Our attempts to refine the BM score resulted in a simple model, with 100% sensitivity and higher specificity than that for the BM score. 100% sensitivity is critical for avoiding potential clinical adverse effects of false-negative results, indicating that pediatricians rely on the refined BM score to determine the presence of BM and use broad-spectrum antibiotics before the results of bacterial cultures. In addition, the refined BM score accurately classified 270 neonates as being at very low risk for BM with a specificity of 70.9%. Prolonged broad-spectrum antibiotic use may not necessarily be warranted in these patients. The higher specificity of the refined BM score could reduce antibiotic overuse, which is universal in China (29).

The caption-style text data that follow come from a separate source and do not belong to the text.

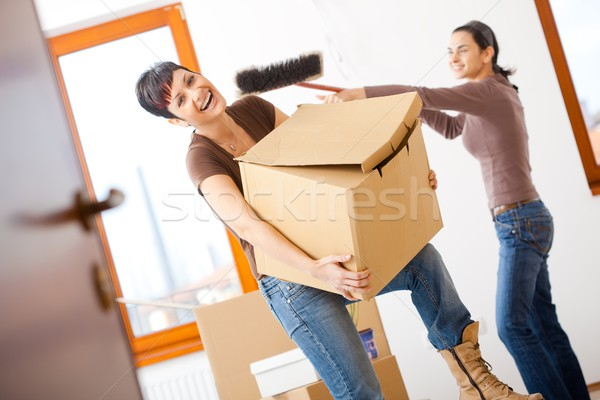 Moving home Stock photo © nyul
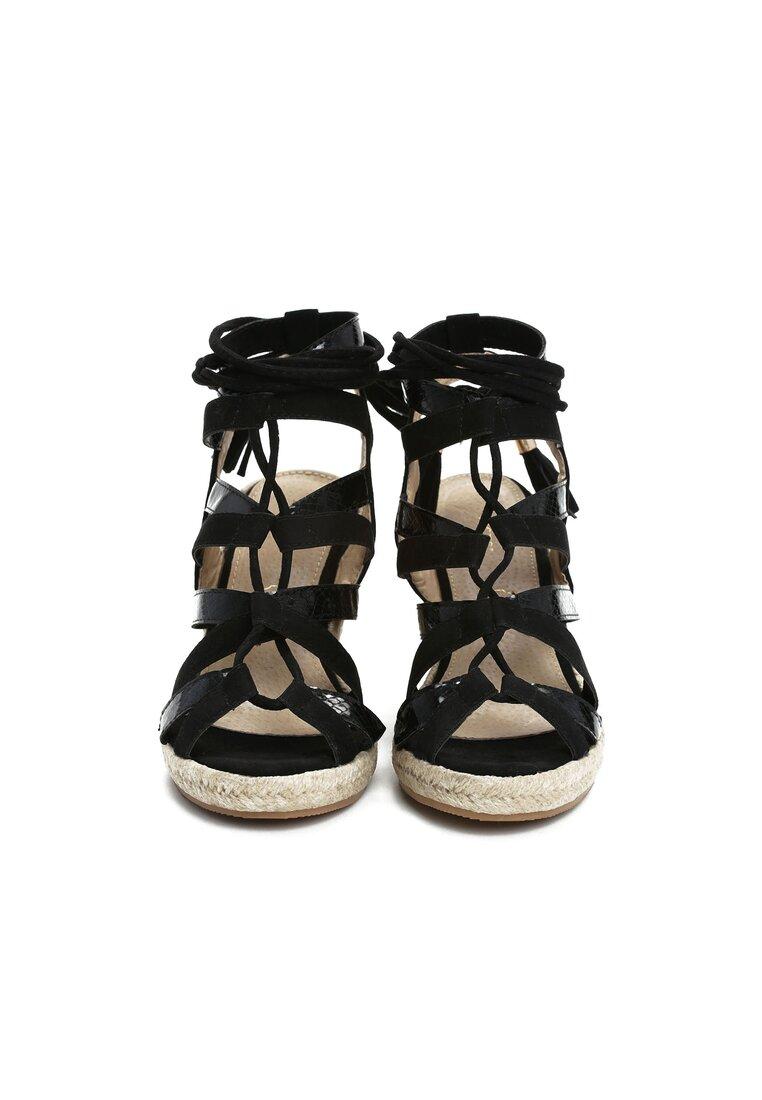 Czarne Sandały Cox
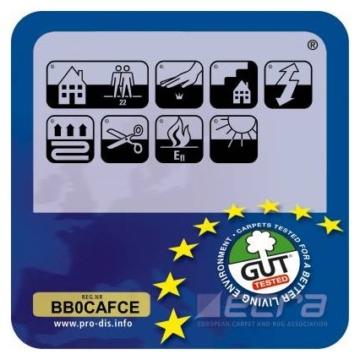 Teppich / Läufer in zahlreichen Größen | anthrazit, gepunktet | Qualitätsprodukt aus Deutschland | GUT Siegel | Küchenläufer, Flurläufer (66x100 cm) -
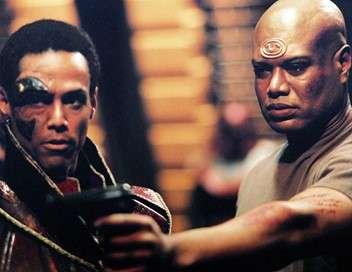 Stargate SG-1 Ennemis jurés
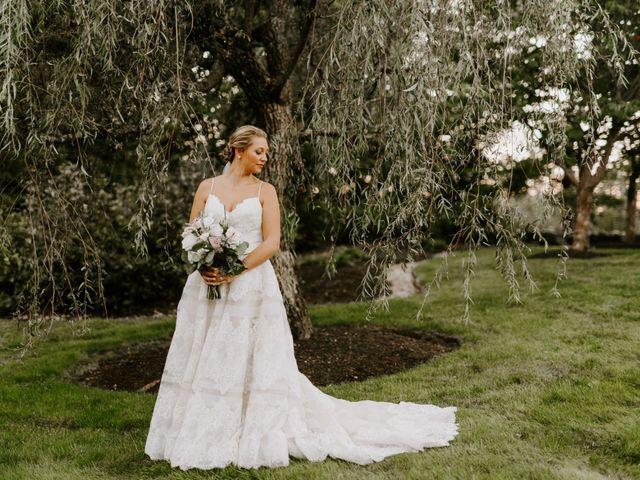 Jared and Stephanie's Wedding in Princeton, Massachusetts 16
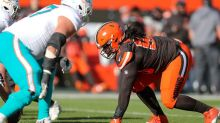 Miami Dolphins sign defensive tackle Brandin Bryant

There are 2 main differences between the refined BM score and the BM score. First, the thresholds of some variables were changed: the CSF protein level threshold was increased to 1,650 mg/L, and the CSF ANC threshold was decreased to 84×10⁶ cells/L. Previous studies have reported that CSF protein level and CSF ANC can aid in detecting neonatal BM (30-33). However, CSF parameters in neonates differ from those in children (20,21). For example, the CSF protein concentration is higher in neonates than in children (34), which increases the likelihood of neonates being classified as not at low risk. Thus, in the refined BM score, we optimized the thresholds of the CSF protein level and CSF ANC by constructing ROC curves. Second, some variables were removed, such as peripheral blood ANC and a history of seizure before or at the time of presentation. Seizure is a common symptom of BM in children aged >28 days (35), however, the early symptoms and signs of neonatal BM are often nonspecific and subtle (22,23), and seizure is not common in neonatal BM (33). This might partly explain why a history of seizure was not retained in the multivariable logistic regression analysis, and therefore was not included in the refined BM score.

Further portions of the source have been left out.